Print the lines below without any changes, starting with the first one and ending with the line that contains "3. pixel 358 132", with both ends included.

Data items
Start
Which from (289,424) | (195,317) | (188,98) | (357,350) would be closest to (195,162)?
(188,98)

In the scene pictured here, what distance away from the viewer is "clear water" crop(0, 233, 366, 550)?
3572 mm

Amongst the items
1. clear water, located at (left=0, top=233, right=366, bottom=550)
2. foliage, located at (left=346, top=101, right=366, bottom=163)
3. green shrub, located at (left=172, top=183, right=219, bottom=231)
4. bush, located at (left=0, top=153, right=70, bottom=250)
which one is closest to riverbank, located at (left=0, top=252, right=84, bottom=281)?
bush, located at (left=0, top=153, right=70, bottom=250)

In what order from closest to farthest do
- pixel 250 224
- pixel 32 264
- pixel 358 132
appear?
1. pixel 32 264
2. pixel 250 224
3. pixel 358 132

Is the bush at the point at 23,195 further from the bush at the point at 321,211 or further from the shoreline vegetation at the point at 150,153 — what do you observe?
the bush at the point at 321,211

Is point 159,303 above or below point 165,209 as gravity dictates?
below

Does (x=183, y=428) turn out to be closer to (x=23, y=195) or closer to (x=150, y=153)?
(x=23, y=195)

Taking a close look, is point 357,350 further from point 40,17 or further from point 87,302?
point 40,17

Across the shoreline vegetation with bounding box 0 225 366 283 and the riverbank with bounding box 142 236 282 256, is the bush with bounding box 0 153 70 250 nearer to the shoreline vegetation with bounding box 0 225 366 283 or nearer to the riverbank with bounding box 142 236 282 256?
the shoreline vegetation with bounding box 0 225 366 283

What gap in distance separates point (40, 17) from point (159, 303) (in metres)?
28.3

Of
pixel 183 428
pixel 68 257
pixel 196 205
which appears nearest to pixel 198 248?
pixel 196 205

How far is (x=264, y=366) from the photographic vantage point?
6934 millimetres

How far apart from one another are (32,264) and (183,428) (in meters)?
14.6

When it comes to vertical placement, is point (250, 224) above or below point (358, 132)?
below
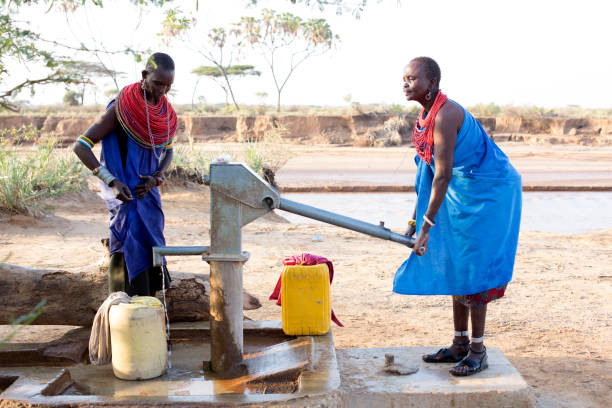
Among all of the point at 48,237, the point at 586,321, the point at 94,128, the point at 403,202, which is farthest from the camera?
the point at 403,202

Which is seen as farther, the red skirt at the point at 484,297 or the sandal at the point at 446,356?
the sandal at the point at 446,356

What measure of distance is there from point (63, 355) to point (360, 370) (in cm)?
146

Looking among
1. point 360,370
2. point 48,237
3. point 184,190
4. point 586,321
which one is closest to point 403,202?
point 184,190

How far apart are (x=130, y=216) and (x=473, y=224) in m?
1.60

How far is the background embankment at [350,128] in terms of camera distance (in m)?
22.9

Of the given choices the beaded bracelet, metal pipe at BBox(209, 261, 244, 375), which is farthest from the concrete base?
the beaded bracelet

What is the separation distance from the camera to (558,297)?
518 centimetres

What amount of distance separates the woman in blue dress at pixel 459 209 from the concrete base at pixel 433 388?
91 millimetres

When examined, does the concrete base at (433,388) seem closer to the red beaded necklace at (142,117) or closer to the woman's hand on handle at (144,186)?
the woman's hand on handle at (144,186)

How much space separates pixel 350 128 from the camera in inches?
945

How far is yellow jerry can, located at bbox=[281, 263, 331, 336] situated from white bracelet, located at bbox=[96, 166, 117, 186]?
93 cm

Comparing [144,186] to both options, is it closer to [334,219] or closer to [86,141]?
[86,141]

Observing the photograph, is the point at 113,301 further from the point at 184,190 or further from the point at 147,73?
the point at 184,190

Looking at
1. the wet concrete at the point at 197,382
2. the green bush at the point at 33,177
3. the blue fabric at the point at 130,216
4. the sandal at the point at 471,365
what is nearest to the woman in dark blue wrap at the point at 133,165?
the blue fabric at the point at 130,216
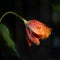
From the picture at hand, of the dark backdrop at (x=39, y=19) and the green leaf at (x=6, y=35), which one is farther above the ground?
the green leaf at (x=6, y=35)

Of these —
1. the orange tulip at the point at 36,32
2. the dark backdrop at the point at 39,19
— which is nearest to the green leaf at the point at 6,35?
the orange tulip at the point at 36,32

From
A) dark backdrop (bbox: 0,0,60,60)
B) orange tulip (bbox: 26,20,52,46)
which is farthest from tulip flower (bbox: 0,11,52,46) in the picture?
dark backdrop (bbox: 0,0,60,60)

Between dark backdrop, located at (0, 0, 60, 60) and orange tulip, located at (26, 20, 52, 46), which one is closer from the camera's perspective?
orange tulip, located at (26, 20, 52, 46)

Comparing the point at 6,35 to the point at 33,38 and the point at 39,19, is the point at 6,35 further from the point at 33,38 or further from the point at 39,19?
the point at 39,19

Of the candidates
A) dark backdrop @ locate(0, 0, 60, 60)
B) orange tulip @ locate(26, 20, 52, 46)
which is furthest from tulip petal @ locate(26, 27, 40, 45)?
dark backdrop @ locate(0, 0, 60, 60)

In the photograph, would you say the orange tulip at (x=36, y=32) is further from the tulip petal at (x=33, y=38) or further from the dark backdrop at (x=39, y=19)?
the dark backdrop at (x=39, y=19)

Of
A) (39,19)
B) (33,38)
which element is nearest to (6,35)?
(33,38)

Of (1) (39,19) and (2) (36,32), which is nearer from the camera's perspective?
(2) (36,32)

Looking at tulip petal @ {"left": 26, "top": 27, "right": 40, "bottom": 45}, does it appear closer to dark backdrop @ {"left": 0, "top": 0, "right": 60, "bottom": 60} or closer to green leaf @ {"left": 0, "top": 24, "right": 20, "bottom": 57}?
green leaf @ {"left": 0, "top": 24, "right": 20, "bottom": 57}

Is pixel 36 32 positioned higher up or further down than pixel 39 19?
higher up

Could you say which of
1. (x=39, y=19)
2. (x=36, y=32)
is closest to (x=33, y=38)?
(x=36, y=32)

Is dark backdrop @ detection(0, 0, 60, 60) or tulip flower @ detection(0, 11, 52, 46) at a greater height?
tulip flower @ detection(0, 11, 52, 46)

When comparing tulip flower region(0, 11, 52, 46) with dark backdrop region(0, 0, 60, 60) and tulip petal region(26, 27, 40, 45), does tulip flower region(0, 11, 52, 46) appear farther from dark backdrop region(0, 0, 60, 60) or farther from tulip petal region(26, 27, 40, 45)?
dark backdrop region(0, 0, 60, 60)

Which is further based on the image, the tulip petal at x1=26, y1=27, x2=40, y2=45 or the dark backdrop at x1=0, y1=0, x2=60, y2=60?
the dark backdrop at x1=0, y1=0, x2=60, y2=60
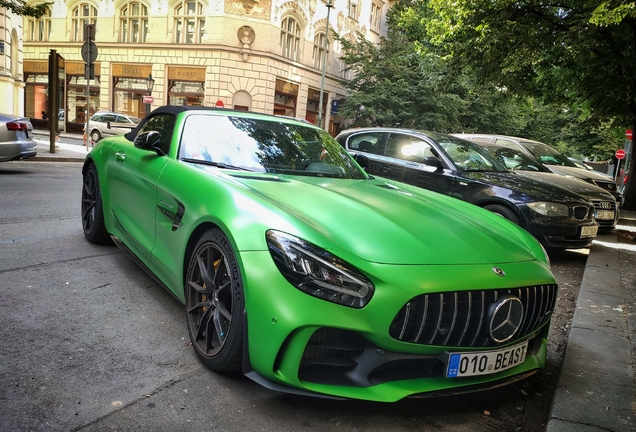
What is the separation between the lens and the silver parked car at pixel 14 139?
401 inches

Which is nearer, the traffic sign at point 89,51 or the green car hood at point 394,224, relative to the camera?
the green car hood at point 394,224

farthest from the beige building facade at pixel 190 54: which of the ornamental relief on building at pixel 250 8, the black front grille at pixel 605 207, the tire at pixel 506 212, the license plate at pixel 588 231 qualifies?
the license plate at pixel 588 231

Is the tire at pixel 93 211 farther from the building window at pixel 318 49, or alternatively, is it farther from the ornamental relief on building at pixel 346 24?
the ornamental relief on building at pixel 346 24

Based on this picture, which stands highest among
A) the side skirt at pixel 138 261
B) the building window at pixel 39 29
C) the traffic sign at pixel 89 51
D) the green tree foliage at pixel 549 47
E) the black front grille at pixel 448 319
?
the building window at pixel 39 29

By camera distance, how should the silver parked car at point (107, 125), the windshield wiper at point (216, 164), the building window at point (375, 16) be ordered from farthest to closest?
the building window at point (375, 16) < the silver parked car at point (107, 125) < the windshield wiper at point (216, 164)

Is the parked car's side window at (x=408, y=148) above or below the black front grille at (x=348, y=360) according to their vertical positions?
above

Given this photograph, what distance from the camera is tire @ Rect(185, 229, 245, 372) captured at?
2.51 m

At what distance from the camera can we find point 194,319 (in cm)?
296

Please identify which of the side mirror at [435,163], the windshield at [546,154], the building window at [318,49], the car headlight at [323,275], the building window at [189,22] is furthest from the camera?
the building window at [318,49]

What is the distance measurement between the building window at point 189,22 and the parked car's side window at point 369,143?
25.0m

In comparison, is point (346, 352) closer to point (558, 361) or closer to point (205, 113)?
point (558, 361)

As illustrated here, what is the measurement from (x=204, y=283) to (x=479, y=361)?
1.44m

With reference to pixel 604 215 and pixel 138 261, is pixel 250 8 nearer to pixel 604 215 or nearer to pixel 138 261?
pixel 604 215

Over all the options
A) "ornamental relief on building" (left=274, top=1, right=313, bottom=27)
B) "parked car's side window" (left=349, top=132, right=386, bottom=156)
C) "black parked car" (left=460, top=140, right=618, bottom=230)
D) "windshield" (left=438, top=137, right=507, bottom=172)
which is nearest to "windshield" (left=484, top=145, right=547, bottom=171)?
"black parked car" (left=460, top=140, right=618, bottom=230)
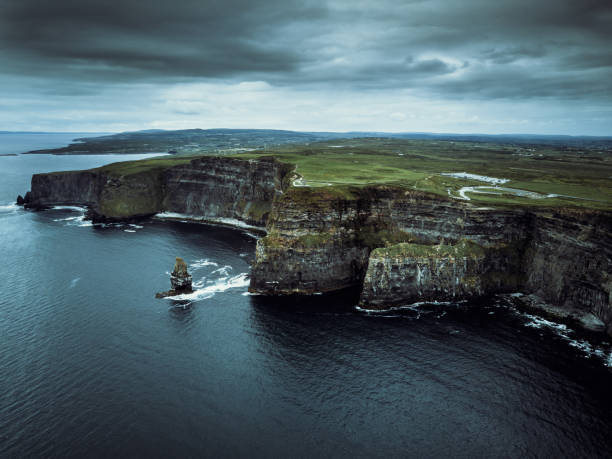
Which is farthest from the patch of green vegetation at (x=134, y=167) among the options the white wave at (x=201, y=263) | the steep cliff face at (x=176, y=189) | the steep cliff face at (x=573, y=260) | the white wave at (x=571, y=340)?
the white wave at (x=571, y=340)

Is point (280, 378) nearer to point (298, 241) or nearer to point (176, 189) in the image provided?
point (298, 241)

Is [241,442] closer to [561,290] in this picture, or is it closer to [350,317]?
[350,317]

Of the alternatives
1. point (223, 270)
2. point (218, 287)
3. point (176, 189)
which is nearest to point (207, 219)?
point (176, 189)

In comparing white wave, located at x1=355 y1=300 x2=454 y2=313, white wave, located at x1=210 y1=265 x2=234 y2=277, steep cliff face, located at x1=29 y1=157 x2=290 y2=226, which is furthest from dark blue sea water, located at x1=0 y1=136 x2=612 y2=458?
steep cliff face, located at x1=29 y1=157 x2=290 y2=226

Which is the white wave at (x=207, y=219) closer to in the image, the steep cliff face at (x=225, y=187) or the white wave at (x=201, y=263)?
the steep cliff face at (x=225, y=187)

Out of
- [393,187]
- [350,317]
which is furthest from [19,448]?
[393,187]
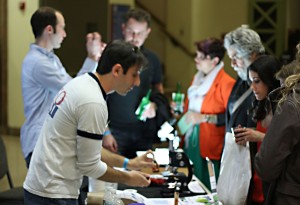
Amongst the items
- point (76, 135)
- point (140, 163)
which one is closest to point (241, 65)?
point (140, 163)

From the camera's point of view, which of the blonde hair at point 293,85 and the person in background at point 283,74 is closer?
the blonde hair at point 293,85

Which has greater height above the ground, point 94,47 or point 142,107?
point 94,47

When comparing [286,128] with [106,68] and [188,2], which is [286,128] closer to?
[106,68]

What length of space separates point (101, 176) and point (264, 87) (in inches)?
40.9

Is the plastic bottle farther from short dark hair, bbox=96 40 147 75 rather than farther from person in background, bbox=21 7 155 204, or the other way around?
person in background, bbox=21 7 155 204

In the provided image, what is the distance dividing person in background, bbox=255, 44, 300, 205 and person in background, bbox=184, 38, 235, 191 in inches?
55.5

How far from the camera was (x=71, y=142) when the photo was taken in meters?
2.07

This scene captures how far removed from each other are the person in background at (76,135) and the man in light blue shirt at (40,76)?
38.2 inches

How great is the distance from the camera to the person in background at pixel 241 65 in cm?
299

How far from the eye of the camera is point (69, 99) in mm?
2049

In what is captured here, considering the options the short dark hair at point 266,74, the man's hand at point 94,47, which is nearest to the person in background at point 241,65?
the short dark hair at point 266,74

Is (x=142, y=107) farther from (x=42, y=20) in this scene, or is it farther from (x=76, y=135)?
(x=76, y=135)

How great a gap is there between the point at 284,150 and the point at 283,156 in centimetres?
3

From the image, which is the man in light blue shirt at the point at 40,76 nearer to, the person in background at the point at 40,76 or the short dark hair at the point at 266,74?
the person in background at the point at 40,76
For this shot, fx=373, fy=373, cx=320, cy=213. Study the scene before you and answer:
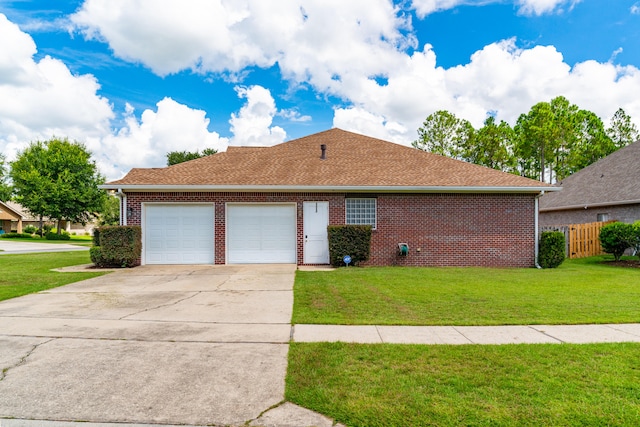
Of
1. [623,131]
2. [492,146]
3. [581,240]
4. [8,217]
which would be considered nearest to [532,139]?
[492,146]

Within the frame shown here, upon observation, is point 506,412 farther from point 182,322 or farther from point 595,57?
point 595,57

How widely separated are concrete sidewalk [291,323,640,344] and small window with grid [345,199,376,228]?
25.2ft

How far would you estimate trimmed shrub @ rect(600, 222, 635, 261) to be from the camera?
1393 cm

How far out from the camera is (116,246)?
11.7 meters

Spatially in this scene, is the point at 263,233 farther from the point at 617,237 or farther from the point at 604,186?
the point at 604,186

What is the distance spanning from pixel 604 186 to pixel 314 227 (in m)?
17.2

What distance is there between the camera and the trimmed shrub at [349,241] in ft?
38.9

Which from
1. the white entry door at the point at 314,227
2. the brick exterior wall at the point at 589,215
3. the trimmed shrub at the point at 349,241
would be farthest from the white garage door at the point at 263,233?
the brick exterior wall at the point at 589,215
End
● **Finished exercise**
Which from (289,424) | (195,317) | (188,98) | (357,350) would be closest to (195,162)?
(188,98)

In the scene pictured here, what distance away from the viewer is "clear water" crop(0, 233, 366, 550)?
3572 mm

Amongst the items
1. clear water, located at (left=0, top=233, right=366, bottom=550)
2. foliage, located at (left=346, top=101, right=366, bottom=163)
3. green shrub, located at (left=172, top=183, right=219, bottom=231)
4. bush, located at (left=0, top=153, right=70, bottom=250)
which one is closest to riverbank, located at (left=0, top=252, right=84, bottom=281)?
bush, located at (left=0, top=153, right=70, bottom=250)

In what order from closest to farthest do
- pixel 250 224
- pixel 32 264
- pixel 358 132
appear?
1. pixel 32 264
2. pixel 250 224
3. pixel 358 132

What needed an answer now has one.